- [Extract to read]
********
Microcystin-LR promotes necroptosis in primary mouse hepatocytes by overproducing reactive oxygen species.

Author information

1
Key Laboratory of Gastrointestinal Cancer (Fujian Medical University), Ministry of Education, School of Basic Medical Sciences, Fujian Medical University, Fuzhou, China.
2
Fujian Key Laboratory of Tumor Microbiology, Department of Medical Microbiology, Fujian Medical University, Fuzhou, China.
3
Key Laboratory of Gastrointestinal Cancer (Fujian Medical University), Ministry of Education, School of Basic Medical Sciences, Fujian Medical University, Fuzhou, China; Fujian Key Laboratory of Tumor Microbiology, Department of Medical Microbiology, Fujian Medical University, Fuzhou, China. Electronic address: linxu@mail.fjmu.edu.cn.

Abstract

Microcystin-LR (MC-LR) is a type of cyclic heptapeptide toxin produced by cyanobacteria during bloom events. MC-LR-induced cell death is critically involved in its potent specific hepatotoxicity. Many studies have demonstrated that prototypical apoptosis as a form of programmed cell death after MC-LR is associated with liver injury. However, whether another form of programmed cell death exists and the underlying mechanism have not been reported. Here, we demonstrate that MC-LR can induce necroptosis via ROS overactivation in primary mouse hepatocytes. Various potential pathways of programmed cell death induced by MC-LR were evaluated by annexin V/PI dual staining for flow cytometric analysis, image-based PI staining analysis and western blot analysis. Cell viability was determined by the CCK8 assay. Rupture of the plasma membrane was indicated by lactate dehydrogenase release. ROS was evaluated with the carboxy-H2DCFDA fluorescent probe. It was found that in MC-LR-treated cells, as the plasma membrane was damaged, annexin V/PI-stained double-positive cells were significantly induced and PI-stained nuclei were more diffuse. Western blot analysis showed that MC-LR treatment significantly upregulated the expression of necroptotic and apoptotic proteins. Mechanistically, MC-LR induced ROS overproduction by dysregulating the expression and activity of the pro-oxidants SOD1, MAOA, and NOX4 and the antioxidant GPX1. These results indicate the presence of a novel mechanism for MC-LR-mediated liver injury and present a novel target in the treatment of MC-LR-exposed patients.
********
- [Data]
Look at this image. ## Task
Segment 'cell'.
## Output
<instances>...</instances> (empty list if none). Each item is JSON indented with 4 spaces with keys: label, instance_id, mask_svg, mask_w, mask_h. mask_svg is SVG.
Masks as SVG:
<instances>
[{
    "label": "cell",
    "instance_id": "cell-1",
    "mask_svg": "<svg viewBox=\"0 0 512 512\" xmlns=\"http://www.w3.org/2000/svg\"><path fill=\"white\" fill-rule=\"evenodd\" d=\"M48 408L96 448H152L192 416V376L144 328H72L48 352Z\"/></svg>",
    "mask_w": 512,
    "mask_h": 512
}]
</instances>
********
- [Assigned task] Reproduce the portion of the microcystin-LR abstract above between "Microcystin-LR promotes necroptosis" and "Electronic address: linxu@mail.fjmu.edu.cn.", inclusive.

- [Answer section]
Microcystin-LR promotes necroptosis in primary mouse hepatocytes by overproducing reactive oxygen species.

Author information

1
Key Laboratory of Gastrointestinal Cancer (Fujian Medical University), Ministry of Education, School of Basic Medical Sciences, Fujian Medical University, Fuzhou, China.
2
Fujian Key Laboratory of Tumor Microbiology, Department of Medical Microbiology, Fujian Medical University, Fuzhou, China.
3
Key Laboratory of Gastrointestinal Cancer (Fujian Medical University), Ministry of Education, School of Basic Medical Sciences, Fujian Medical University, Fuzhou, China; Fujian Key Laboratory of Tumor Microbiology, Department of Medical Microbiology, Fujian Medical University, Fuzhou, China. Electronic address: linxu@mail.fjmu.edu.cn.